When reading this post, please imagine that you are a NYC gym-owner, who has sacrificed everything to create a place that educates, empowers and brings people together. I do not have tons of investors, partners or venture capitalist money, I’m just another flawed human trying to figure it out on the go.
Here are my 8 reasons why Work Train Fight left Class Pass…
1) They Came in Like a Wrecking Ball: Back when Class Pass first launched I was JUST finding my groove in regards to memberships. I had just expanded the gym space and created a new boxing studio so I no longer had to have classes out on the main floor. However, here comes this new thing called Class Pass (actually they were previously called Classivity) and with them comes this insane offer of “unlimited classes in NYC’s top fitness studios for only $99.” I didn’t stand a fu*king chance, and within months our membership base dropped by 50% to join Class Pass. I had no choice, but to put WTF on Class Pass. There was no other way I was going to survive at the time.

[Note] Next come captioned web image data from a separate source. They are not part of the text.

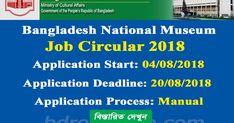 Bangladesh National Museum Job Circular 2018, www.bangladeshmuseum.gov.bd, www bangladeshmuseum gov bd, govt jobs, job advertisement, job portal, jobs in bangladesh, latest job, new govt jobs, bdjobs career, bd job circular, bd govt jobs, latest govt jobs,job opportunities, bd jobs, job search, job, jobsite, government jobs, job vacancies, job search sites, all govt jobs, government jobs 2018, Job Search, Job Advertisement, Advertising, Museum Jobs, Job Application Form, Newspaper Jobs, Job Circular, Job Portal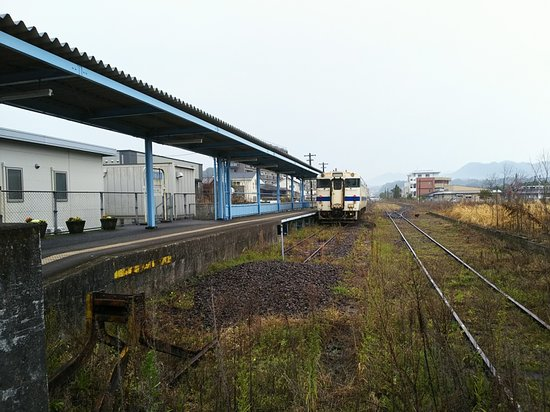 Shibushi Station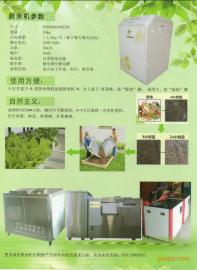 y耀南餐厨垃圾降解设备厨余机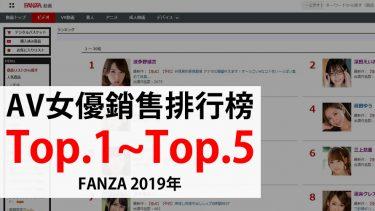 AV女優銷售排行榜 Top.1~Top.5【FANZA 2019年】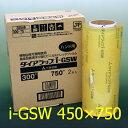 ダイアラップ i−GSW 450×750(2本入り)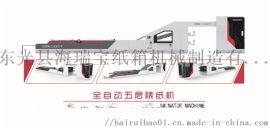 HRB-1300F三合一全自动五层裱纸机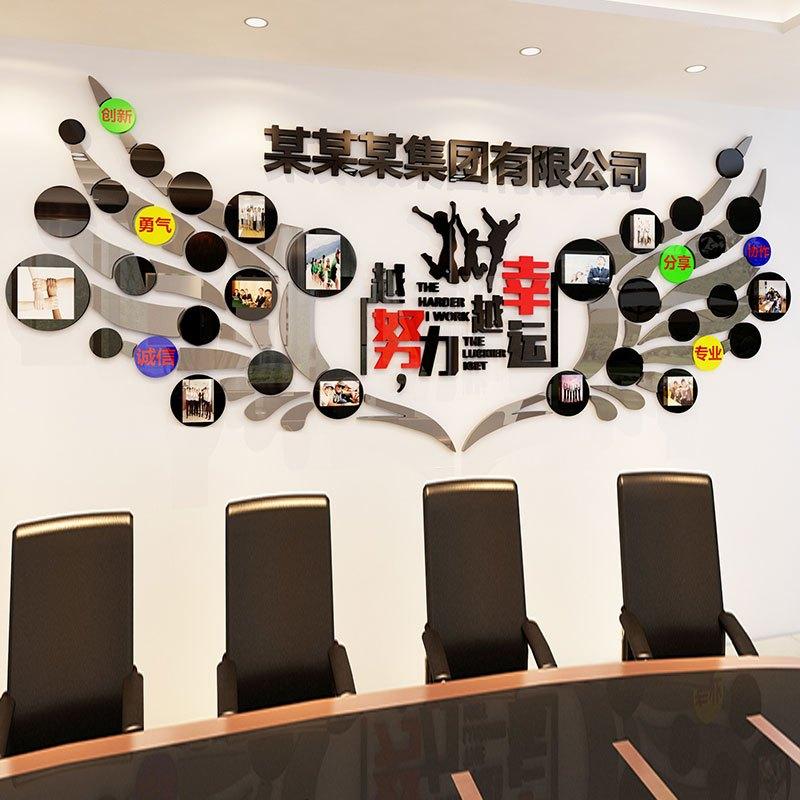 创意3d立体墙贴画企业文化墙装饰墙贴公司办公室励志标语墙壁贴纸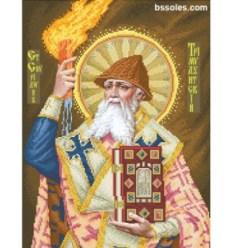 Святий Іоан Кронштадський СіК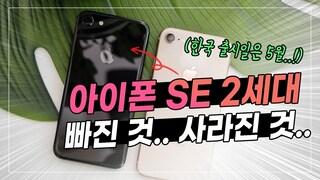 한국 출시일은..! 애플 아이폰 SE 2세대 드디어 나왔다 | 꼭 알아야 할 빠진것, 사라진것! (+ 아이폰SE2 나눔공지)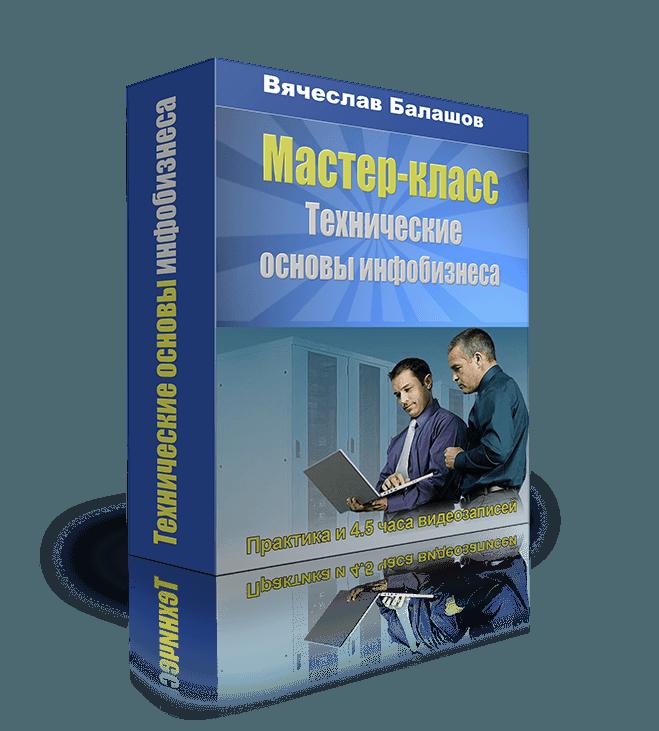 Мастер-класс - Технические основы инфобизнеса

2) Commit to Nothing: The Class Pass ideology promotes constant change, “don’t be bored, workout somewhere new everyday.” Basically, it opposes the characteristics needed to be successful in anything, including fitness: being committed, tough and focused. Initially, when Class Pass reached out to studios, their pitch was, “oh, you will get a lot of exposure,” and yes, this was true, except what good is exposure if the culture preaches never staying in one place? I would be lying if I said some current members did not originally find us on Class Pass, however this is bigger than that. We need to start caring about the message we’re sending the world: “Hey, try a lot of different shit, but be a master of none.”

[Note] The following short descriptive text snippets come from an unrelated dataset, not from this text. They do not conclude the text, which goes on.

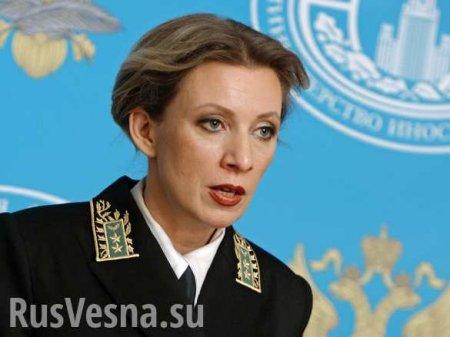 Захарова резко ответила на слова посла США в Сербии о бомбардировках Югославии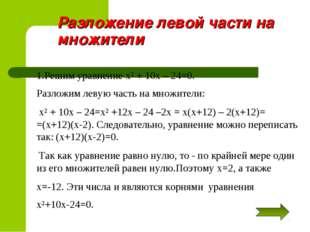 1.Решим уравнение х² + 10х – 24=0. Разложим левую часть на множители: х² + 10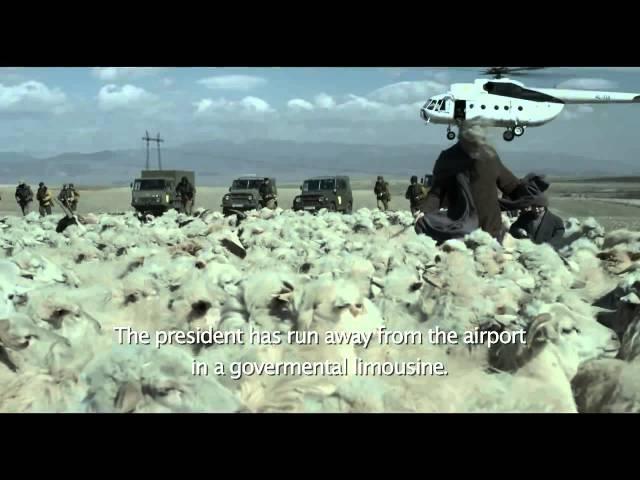trailer The President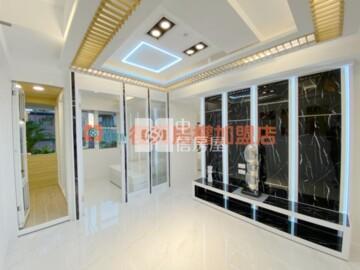 南京復興低總美妝二房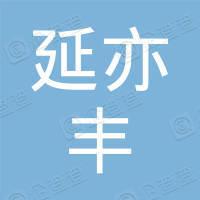 重庆延亦丰电子商务有限公司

3) The Entitlement: Trying different fitness modalities is great, except when in WTF’s case, boxing is a tough activity to just TRY. So when a Class Pass user feels inadequate at an authentic boxing and strength training class, there’s a much higher chance that they will leave a shitty review and judge us based on their sole visit. About 90% of our negative reviews in recent years have come from Class Pass users. The universal membership led Class Pass users to believe they were fitness gurus, but they definitely weren’t. AND PLEASE DON’T GET ME STARTED ON THE SHITTY CLASS PASS FITNESS BLOGGERS WHO JUDGE YOUR LIFE’S WORK WHILE THEY THEMSELVES HAVE NO BUSINESS AND NO FITNESS EXPERIENCE. TALK ABOUT ENTITLEMENT.

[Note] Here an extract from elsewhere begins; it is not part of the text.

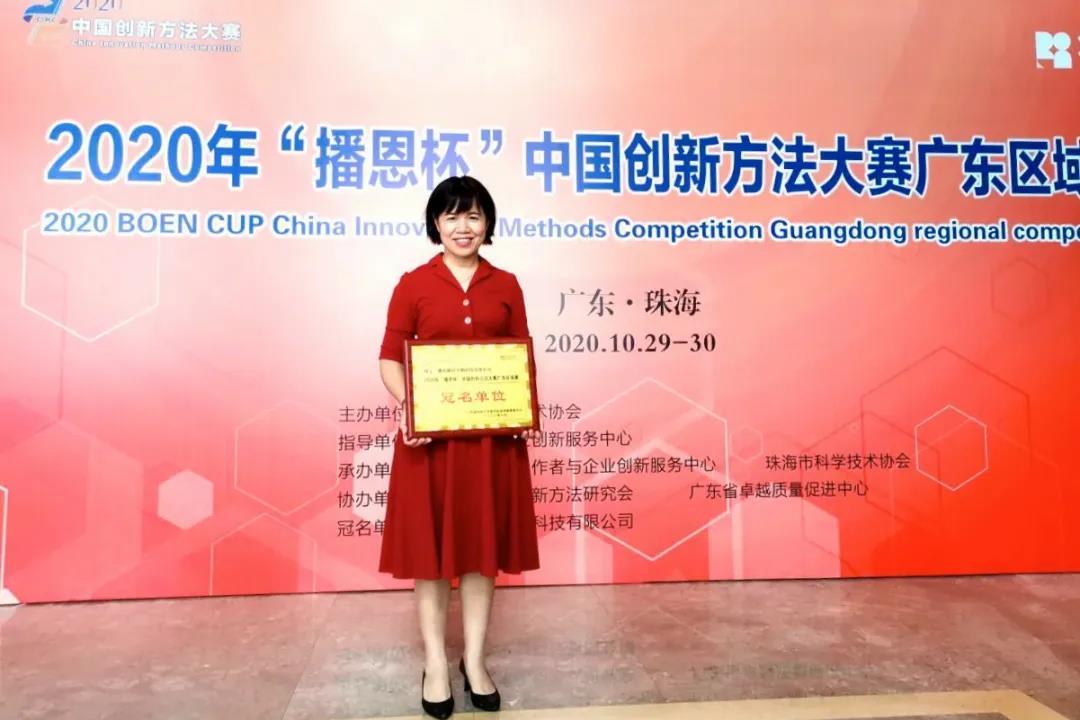 播恩杯 :中国创新方法大赛广东区结果出炉啦!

4) No Money, No Honey: During our 4 years with Class Pass, WTF only got a $1 raise. That would be ok, if expenses were to go up at the same rate and NYC real estate wasn’t SO DAMN HIGH. I get it though, it’s not like they raised their fees… oh wait they did…numerous times. We don’t nickel and dime: we offer complimentary towels, free boxing gloves and don’t force members to buy wraps. We have water fountains, 55-minute classes and hands-on educated instructors. Not to mention 10 showers, full gym access before and after class, and much much more. We are worth more than a $0.25 raise a year.
5) Premium Rip Off: Like I said earlier, the original Class Pass pitch to studios was they would expose our facility to new clients who can only come in via Class Pass 3x per month. Then they launched the “Premium” option, allowing Class Pass users to buy discounted classes to your studio once they hit their monthly limit. At first “Premium” was optional for studios, then I was told if you’re gonna be on Class Pass it’s mandatory. There was nothing I could have done. Their original pitch was no longer valid, the one thing we were banking on was stripped away.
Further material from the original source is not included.